インドのガルワールはヒマラヤの探検、登山の黎明期から注目され歩かれてきた地域です。人類が初めて登った7000メートル峰はガルワールのトリスル(7120m)で今からちょうど100年前の1907年のことでした。登頂した有名な探険登山家ロングスタッフはガルワールを「全アジアの高地の中で最も美しい地域」と言い、「山と谷、森林と草地、鳥と動物、蝶と花、すべてがうまくむすびついている」と表現しています。

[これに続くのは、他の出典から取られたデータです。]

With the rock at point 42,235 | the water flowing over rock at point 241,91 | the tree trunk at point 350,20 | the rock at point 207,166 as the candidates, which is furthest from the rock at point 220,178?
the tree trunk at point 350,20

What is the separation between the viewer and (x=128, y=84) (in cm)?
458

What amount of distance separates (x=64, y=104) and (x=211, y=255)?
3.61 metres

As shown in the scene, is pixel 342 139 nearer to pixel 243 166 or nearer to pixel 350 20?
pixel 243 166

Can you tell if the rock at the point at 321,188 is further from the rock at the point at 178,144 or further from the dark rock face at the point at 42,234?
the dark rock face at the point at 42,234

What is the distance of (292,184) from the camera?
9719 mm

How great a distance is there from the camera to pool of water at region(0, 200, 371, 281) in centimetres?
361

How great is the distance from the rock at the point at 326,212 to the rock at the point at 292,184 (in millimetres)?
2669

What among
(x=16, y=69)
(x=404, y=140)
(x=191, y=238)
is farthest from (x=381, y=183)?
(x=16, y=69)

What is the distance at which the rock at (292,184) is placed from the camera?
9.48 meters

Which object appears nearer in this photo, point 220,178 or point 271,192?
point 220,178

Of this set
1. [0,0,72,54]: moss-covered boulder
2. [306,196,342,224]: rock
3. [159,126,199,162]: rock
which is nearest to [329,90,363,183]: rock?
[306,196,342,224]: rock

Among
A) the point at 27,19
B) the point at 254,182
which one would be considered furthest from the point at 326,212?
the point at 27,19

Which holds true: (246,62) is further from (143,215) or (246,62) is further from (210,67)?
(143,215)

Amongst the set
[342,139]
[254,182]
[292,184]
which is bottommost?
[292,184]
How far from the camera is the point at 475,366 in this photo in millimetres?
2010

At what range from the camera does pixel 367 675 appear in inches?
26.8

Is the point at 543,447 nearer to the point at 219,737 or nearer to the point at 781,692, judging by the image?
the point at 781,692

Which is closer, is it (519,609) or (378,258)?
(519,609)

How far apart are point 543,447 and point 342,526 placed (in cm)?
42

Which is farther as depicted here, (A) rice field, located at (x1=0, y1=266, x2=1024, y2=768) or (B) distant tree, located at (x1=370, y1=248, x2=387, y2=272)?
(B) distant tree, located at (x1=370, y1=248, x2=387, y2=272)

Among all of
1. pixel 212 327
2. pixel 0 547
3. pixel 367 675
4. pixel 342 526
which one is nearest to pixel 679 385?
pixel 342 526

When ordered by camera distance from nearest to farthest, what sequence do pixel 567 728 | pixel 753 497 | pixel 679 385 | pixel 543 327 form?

このガルワール・ヒマラヤの最高峰がナンダ・デビ(7816m)です。この山はその美しさゆえに古くから注目され、多くの登山家がやってきました。幾多の挑戦を退けてきたアプローチのガンジス川源流のひとつであるリシ・ガンガの大峡谷を突破してナンダ・デビの内院とよばれる山懐にいたるシプトンとティルマンの探検記は、学生時代わくわくしながら読んだものです。内院は天国のように美しい場所だといいます。1936年ティルマン等によって初登頂がなされましたが、当時登頂された山の最高峰でした。
地元の村ではナンダ・デビはヒンズー教の女神パールバティ(シバ神の妻)としてあがめられています。モンスーン真っ只中、やはりナンダ・デビはなかなか姿を現してくれませんでした。麓のジョシマートで何日も待った末にやっと出会えた女神様はたとえようも無い美しさでした。